Encore faudrait-il que l'appareil éducatif, l'Education nationale partage ce diagnostic, ce qui est loin d'être le cas. Or le temps presse. Le monde entier a engagé une relocalisation de ses fabrications, en simplifiant les chaînes de valeurs.

La Chine se replie sur elle-même, et la Chine regorge de techniciens chercheurs pour produire sa propre innovation. L'époque des années 2000 où Pékin alimentait son développement en important ou en pillant les innovations occidentales est peut-être révolue. La Chine développe ses propres processus et ses propres technologies. Sur la voiture électrique et les batteries, la Chine a pris dix d'avance sur l'Europe, et ce n'est qu'un exemple.

Aux États-Unis, l'IRA (Inflation reform Act) prépare une véritable révolution. Il ne s'agit pas seulement de se protéger de la hausse des prix, il s'agit de doper l'industrie américaine. Les Américains ont les technologies et les hommes pour les utiliser et les mettre en application. Ils ont même un formidable talent pour les attirer de l'étranger.

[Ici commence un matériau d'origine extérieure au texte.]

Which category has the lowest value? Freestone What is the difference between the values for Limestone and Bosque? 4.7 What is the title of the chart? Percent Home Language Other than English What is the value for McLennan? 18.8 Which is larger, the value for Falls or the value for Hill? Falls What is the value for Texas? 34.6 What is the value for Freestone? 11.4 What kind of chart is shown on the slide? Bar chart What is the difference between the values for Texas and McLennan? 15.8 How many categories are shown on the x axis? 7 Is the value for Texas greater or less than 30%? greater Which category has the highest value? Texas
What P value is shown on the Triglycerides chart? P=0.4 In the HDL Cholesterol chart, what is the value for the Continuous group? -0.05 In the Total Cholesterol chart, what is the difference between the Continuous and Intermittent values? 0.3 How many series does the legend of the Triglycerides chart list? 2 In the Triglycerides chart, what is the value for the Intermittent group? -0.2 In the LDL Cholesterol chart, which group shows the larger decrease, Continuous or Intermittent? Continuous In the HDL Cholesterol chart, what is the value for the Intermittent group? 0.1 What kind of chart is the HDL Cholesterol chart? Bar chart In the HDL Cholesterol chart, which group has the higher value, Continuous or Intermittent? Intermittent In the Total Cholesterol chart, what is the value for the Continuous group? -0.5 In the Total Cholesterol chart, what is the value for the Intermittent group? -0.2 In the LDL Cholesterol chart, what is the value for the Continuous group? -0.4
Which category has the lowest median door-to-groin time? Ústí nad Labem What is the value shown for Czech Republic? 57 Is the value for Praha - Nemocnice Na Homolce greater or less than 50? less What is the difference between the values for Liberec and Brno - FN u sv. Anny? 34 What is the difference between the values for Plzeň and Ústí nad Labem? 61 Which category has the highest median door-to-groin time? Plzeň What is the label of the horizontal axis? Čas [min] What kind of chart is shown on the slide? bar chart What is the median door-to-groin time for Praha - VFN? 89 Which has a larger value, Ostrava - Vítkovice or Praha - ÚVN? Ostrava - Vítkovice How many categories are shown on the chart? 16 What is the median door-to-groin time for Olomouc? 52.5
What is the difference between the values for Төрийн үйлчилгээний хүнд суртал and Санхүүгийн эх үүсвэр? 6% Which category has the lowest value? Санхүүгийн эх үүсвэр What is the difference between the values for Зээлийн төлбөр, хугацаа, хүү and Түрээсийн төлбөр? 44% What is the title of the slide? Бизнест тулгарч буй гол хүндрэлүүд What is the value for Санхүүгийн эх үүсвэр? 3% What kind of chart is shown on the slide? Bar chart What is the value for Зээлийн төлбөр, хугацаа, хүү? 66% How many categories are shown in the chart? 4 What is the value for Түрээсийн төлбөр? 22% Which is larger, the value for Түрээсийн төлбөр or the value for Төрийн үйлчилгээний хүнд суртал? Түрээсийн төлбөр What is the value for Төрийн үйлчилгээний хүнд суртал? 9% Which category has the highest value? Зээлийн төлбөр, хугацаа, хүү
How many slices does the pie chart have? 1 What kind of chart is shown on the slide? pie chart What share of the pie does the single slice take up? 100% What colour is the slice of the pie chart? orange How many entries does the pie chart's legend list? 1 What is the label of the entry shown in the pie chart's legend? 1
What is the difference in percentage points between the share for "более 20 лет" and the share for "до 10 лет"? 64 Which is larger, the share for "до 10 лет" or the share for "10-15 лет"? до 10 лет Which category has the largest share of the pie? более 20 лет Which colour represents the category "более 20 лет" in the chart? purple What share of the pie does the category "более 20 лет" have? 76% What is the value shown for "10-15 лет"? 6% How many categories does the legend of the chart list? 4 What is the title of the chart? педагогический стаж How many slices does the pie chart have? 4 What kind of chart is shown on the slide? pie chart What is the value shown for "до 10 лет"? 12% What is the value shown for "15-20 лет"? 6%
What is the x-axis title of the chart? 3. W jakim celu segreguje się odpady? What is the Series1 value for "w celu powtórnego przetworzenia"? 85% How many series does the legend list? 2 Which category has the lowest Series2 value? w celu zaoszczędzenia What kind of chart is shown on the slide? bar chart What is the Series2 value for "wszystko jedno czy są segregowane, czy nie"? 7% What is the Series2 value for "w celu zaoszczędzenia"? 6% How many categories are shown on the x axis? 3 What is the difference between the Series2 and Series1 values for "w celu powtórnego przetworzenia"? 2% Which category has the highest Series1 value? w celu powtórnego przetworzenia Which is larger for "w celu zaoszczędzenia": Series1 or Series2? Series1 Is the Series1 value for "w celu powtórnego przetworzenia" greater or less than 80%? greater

L'Europe n'est pas équipée. L'Allemagne l'a été jadis, mais depuis que son modèle de développement a changé de paradigme, depuis qu'elle a perdu ses sources d'énergie à bas coût et que ses débouchés chinois ont maigri, l'Allemagne ne pourra pas diriger l'Europe industrielle. La France n'est pas équipée, sauf dans des secteurs qui animent la croissance et l'activité : dans le luxe, le tourisme, l'agroalimentaire et les services financiers. La France a trouvé dans le réseau des écoles de commerce les talents et les réseaux de cadres qui opèrent. Dans beaucoup d'autres secteurs, les observateurs ont pris l'habitude de dire qu'ils étaient en tension, sous-entendant que cette difficulté était conjoncturelle. En réalité, cette tension est structurelle. La France n'a pas les moyens de répondre à la demande, d'où la perte de puissance de certaines entreprises et leurs incertitudes quant à la possibilité de faire face. La France n'a pas les moyens et n'a guère le temps de les fabriquer. Nos problèmes sont évidemment d'ordre fiscal, administratif, normatif, etc., mais ils sont surtout liés au manque de personnels compétents et motivés.